Single by Erasure

from the album The Innocents
- B-side: "Like Zsa Zsa Zsa Gabor"; "Love Is Colder Than Death";
- Released: 19 September 1988
- Studio: Blackwing, Swanyard (London, England)
- Genre: Synth-pop; dance-pop; hi-NRG; new wave; Eurodisco;
- Length: 3:32
- Label: Mute
- Songwriters: Vince Clarke; Andy Bell;
- Producer: Stephen Hague

Erasure singles chronology
| "Chains of Love" (1988) | "A Little Respect" (1988) | "Stop!" (1988) |

Erasure singles chronology
| "Phantom Bride" (2009 Remaster) (2009) | "A Little Respect" (HMI Redux) (2010) | "When I Start To (Break It All Down)" (2011) |

Music video
- "A Little Respect" on YouTube

= A Little Respect =

1988 single by Erasure

"A Little Respect" is a song written and recorded by British synth-pop duo Erasure, released in September 1988 by Mute Records. It was written by Vince Clarke and Andy Bell. The lyrics are a plea to a lover to show compassion and respect. The heavily synthesized instrumentation is accentuated by acoustic guitar and Bell's vocal falsetto in the chorus. It was their tenth single, from their third studio album, The Innocents (1988). Known as one of their signature songs, the single reached number four on the UK Singles Chart and was Erasure's second consecutive top-20 hit on the US Billboard Hot 100, where it made number 14, and reached number two on the US Billboard Dance Club Play chart.

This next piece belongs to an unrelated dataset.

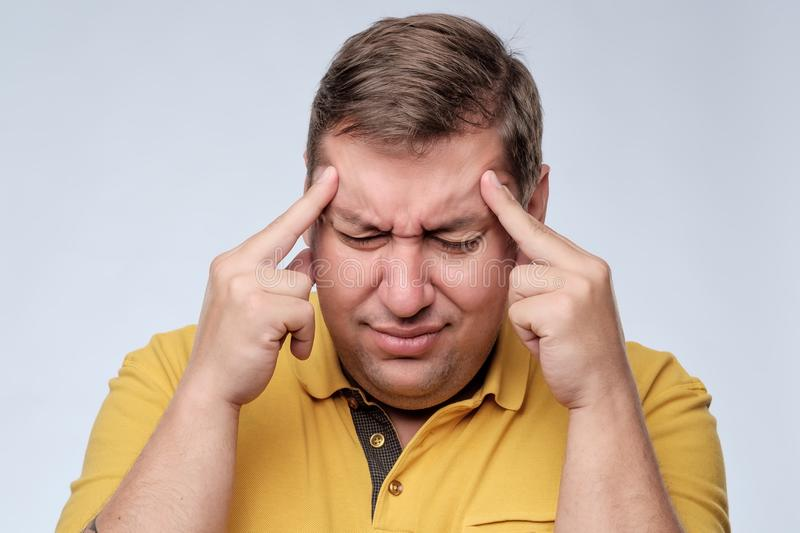 Stressed fat man in yellow t-shirt with fingers on temple suffering from headache. stock photography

There are several remixes of the song. It was originally mixed by Mark Saunders and Phil Legg on the 1988 UK singles, and Justin Strauss for the original US release. In 2006 was remixed by Jadded Alliance for the Future Retro remix compilation sampling some elements of the Justin Strauss' remixes from 1988. In 2009 new remixes appeared; one on the Pop! Remixed UK EP, and one more on the Phantom Bride EP celebrating the 25th anniversary of The Innocents by Wayne G and Alan Allder, the same year, on Erasure's official web site two more mixes appeared for download: one by Glenn Nichols and a dub mix of the Wayne G and Alan Allder mix.

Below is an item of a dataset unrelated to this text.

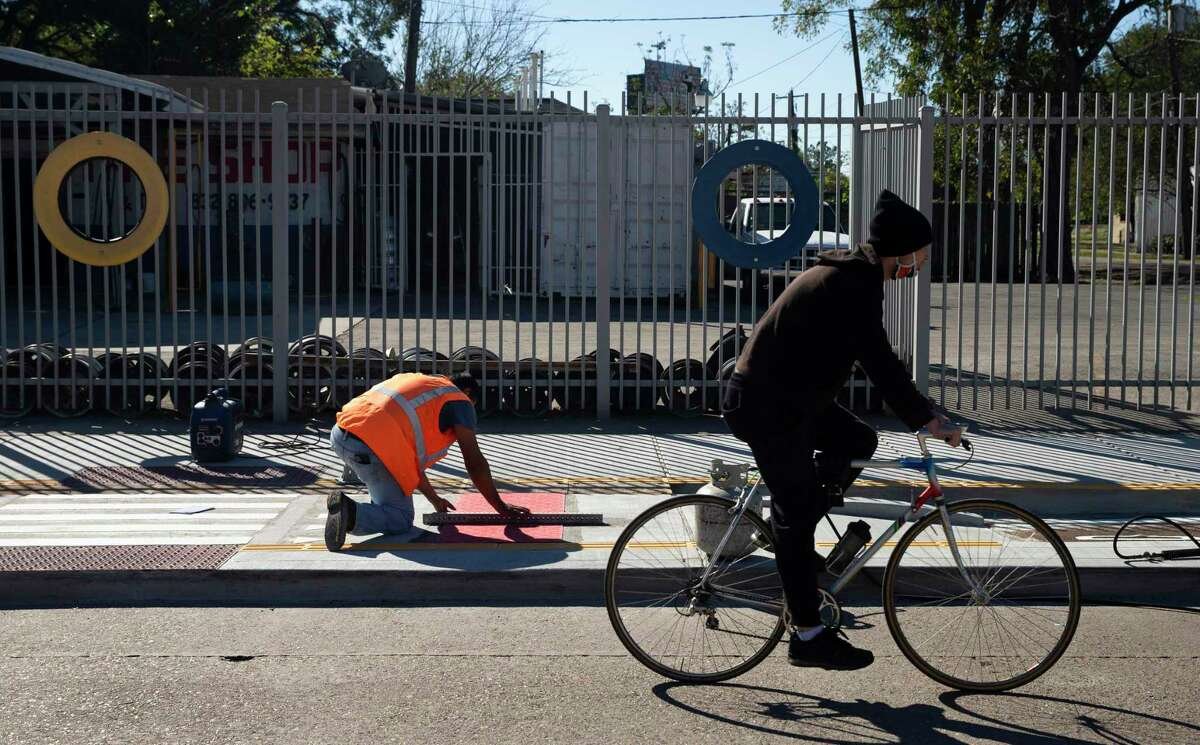 A bicyclist pedals by as workers install a crosswalk on a bike lane near Cavalcade Street and the Interstate 45 frontage road on Nov. 17, 2020, in Houston. Metropolitan Transit Authority is extending the bike lane along Cavalcade Street from Irvington to Elysian as part of a $1.3 million project. This extends the existing bike lane which runs from Airline to Irvington and improves access to the Red Line light rail.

An acoustic version of appears on the Moon & the Sky Plus EP in the UK. And another country acoustic version on the live album On the Road to Nashville.

==Critical reception==
Upon the release of the single, Caren Myers from Melody Maker wrote, "A groovy little monster, all in all." Another Melody Maker editor, Everett True, remarked that "it takes some kinda fool genius to create fast songs of the scope and emotional rush" of the "heart-stopping" "A Little Respect". Jack Barron from NME said, "In point of fact this is a classic Vince Clarke slice of melodramatic Euro-synth-disco. Hypnotic, splendidly sung, it's Abba with a sex change. Agnetha Faltskog without the beard." In a 2009 retrospective review, Darren Lee from The Quietus declared it as "a song so giddily exuberant that even the tawdry spectre of Wheatus can't quite tarnish its lustre".

==Music video==
The accompanying music video for "A Little Respect" was directed by English musician, video director, commercial artist, designer and photographer Peter Christopherson for Aubrey Powell Productions. It features Clarke singing the song, with Bell sometimes alongside. The main shot is undercut with dramatic and comedic vignettes illustrating literal interpretations of the verse lyrics.

==Impact and legacy==
In 2012, the Official UK Chart named "A Little Respect" a "pop gem" and inducted the song in its "Pop Gem Hall of Fame", noting that "it still sounds as fresh and as vibrant it did in 1988!" In 2014, Metro Weekly ranked it number-one in their list of "Erasure's 40 Greatest Tracks". Chris Gerard wrote, "Opening with that distinct, stately keyboard riff before an acoustic guitar comes in and adds to the rhythm, 'A Little Respect' is Erasure at their apex. Very few pop songs can be considered perfect, and this is one of them. It is guaranteed even to this day to get a room full of people singing at the top of their lungs. It just feels good. The heavily rhythmic background, the positive and self-affirming lyrics, Andy Bell's note-perfect vocal delivery... it's a combination that came together to form a song for the ages. It reached #14 in the US and #4 in the UK, but it's had the lasting impact of a #1 hit."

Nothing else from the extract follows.